Some people will tell you the off flavors will age out. However I have about 50 bottles of phenol packed beers that are 8 months old and still taste horrible. I guess it all depends on what your willing to drink :)
 
jtejedor said:
Just finished a batch of pale ale. Should have known better but I used an extremely old pack of yeast. Even though I stepped it up a few times I think wild yeast took over. I had a sample of the beer early on and got hit with a plastic taste. Took a sample after the batch seemed to be done fermenting and after it warmed a bit I was hit with the smell of cloves and the taste was aweful and medicinal. I think I already know the answer but is there any hope for this batch? Can these terrible flavors age out at all or will it just keep getting worse?

It will stay the same, some things won't age or filter. Maybe if you oak aged it? Not sure but might be worth experimenting. Here are the reasons for this happening though, so check your processes before the next batch. I know I forgot to sani my keg after caustic and ruined the batch.

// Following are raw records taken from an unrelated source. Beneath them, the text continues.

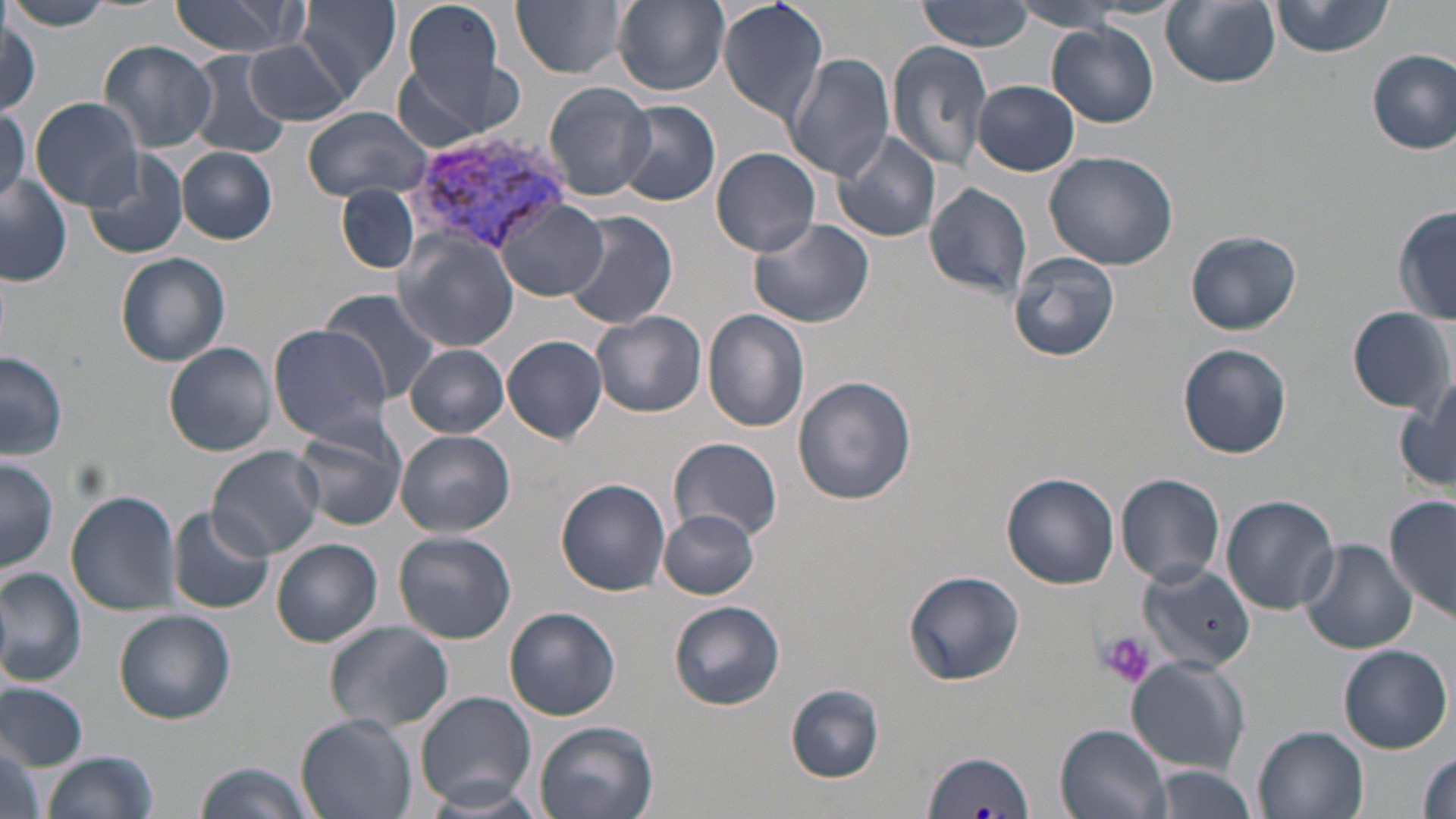

Approximate bounding boxes as (x1, y1, x2, y2) in pixels.
Plasmodium vivax-infected red blood cells: (405, 132, 571, 253).

slide-level diagnosis = Plasmodium vivax
stain = May-Grünwald-Giemsa
uninfected red blood cell locations = approximate bounding boxes as (x1, y1, x2, y2) in pixels: (163, 0, 304, 58), (296, 0, 402, 97), (400, 0, 509, 109), (511, 0, 630, 79), (614, 0, 730, 93), (716, 0, 830, 124), (918, 0, 1034, 52), (1270, 0, 1393, 57), (1162, 1, 1281, 88), (1, 3, 118, 32), (1008, 3, 1132, 36), (2, 15, 41, 116), (1048, 21, 1159, 127), (245, 39, 353, 126), (97, 40, 219, 153), (889, 41, 993, 170), (1368, 50, 1455, 153), (185, 51, 292, 159), (784, 53, 895, 182), (397, 62, 494, 153), (972, 80, 1080, 175), (545, 82, 656, 202), (30, 98, 147, 210), (615, 102, 720, 207), (0, 107, 28, 208), (302, 107, 435, 202), (831, 132, 943, 245), (177, 147, 277, 244), (712, 148, 822, 257), (83, 149, 190, 259), (1044, 151, 1177, 270), (0, 173, 74, 286), (924, 180, 1031, 301), (337, 184, 420, 274), (496, 200, 607, 301), (1394, 207, 1455, 324), (563, 210, 679, 330), (746, 217, 875, 328), (1184, 229, 1302, 335), (392, 231, 521, 353), (1009, 251, 1121, 361), (116, 253, 230, 366), (343, 263, 507, 394), (321, 289, 444, 403), (1348, 305, 1453, 414), (703, 309, 810, 432), (591, 310, 706, 418), (267, 324, 397, 444), (502, 334, 610, 444), (164, 341, 278, 457), (1178, 342, 1291, 458), (405, 345, 509, 437), (0, 349, 69, 460), (794, 376, 918, 506), (1397, 379, 1455, 494), (292, 418, 407, 530), (397, 431, 515, 536), (669, 437, 783, 543), (207, 447, 324, 561), (1, 456, 59, 571), (1001, 473, 1119, 589), (1115, 473, 1225, 585), (556, 479, 671, 595), (66, 490, 182, 614), (1385, 494, 1455, 623), (1220, 495, 1340, 614), (167, 506, 276, 615), (658, 510, 762, 600), (394, 531, 517, 644), (272, 539, 384, 648), (1300, 539, 1417, 656), (1139, 563, 1255, 673), (0, 568, 87, 686), (904, 572, 1024, 686), (668, 601, 784, 711), (505, 607, 620, 721), (115, 609, 236, 723), (324, 620, 455, 734), (1338, 645, 1451, 754), (1127, 657, 1249, 773), (0, 681, 87, 769), (785, 683, 884, 782), (416, 690, 537, 808), (297, 714, 417, 819), (532, 720, 658, 819), (1054, 724, 1174, 819), (1254, 726, 1368, 819), (1, 739, 49, 819), (921, 748, 1034, 818), (40, 750, 159, 819), (1415, 751, 1456, 819), (194, 761, 317, 819), (1145, 764, 1262, 819), (420, 781, 551, 818)
image size = 1456×819 pixels
field of view = single
modality = light microscopy
magnification = 1000x
platelet locations = approximate bounding boxes as (x1, y1, x2, y2) in pixels: (1096, 630, 1155, 690)
preparation = thin blood smearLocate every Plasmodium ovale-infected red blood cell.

HIGH LEVELS DUE TO PROCESS: Yeast strain; chlorophenols in the water; improper rinse of chlorine sanitizers; oversparging; sparging above pH 6.0; sparging above 170 degrees; wild yeast contamination. -http://www.kroc.org/Links/TroubleshootingGuide.htm
 
Sounds like you have chlorophenols. This happened to me once with a rauchbier and the end product had an unmistakable plastic band-aid flavor/aroma. I tried aging for over a year and it never aged out so I dumped it. This can usually be easily remedied in a couple different ways including a carbon water filter, pre-boiling your brewing water, using campden tablets in the brewing water, etc.
 
Mine happened due to underpitching and fermenting too hot. Stressed yeast can produce some funky flavors.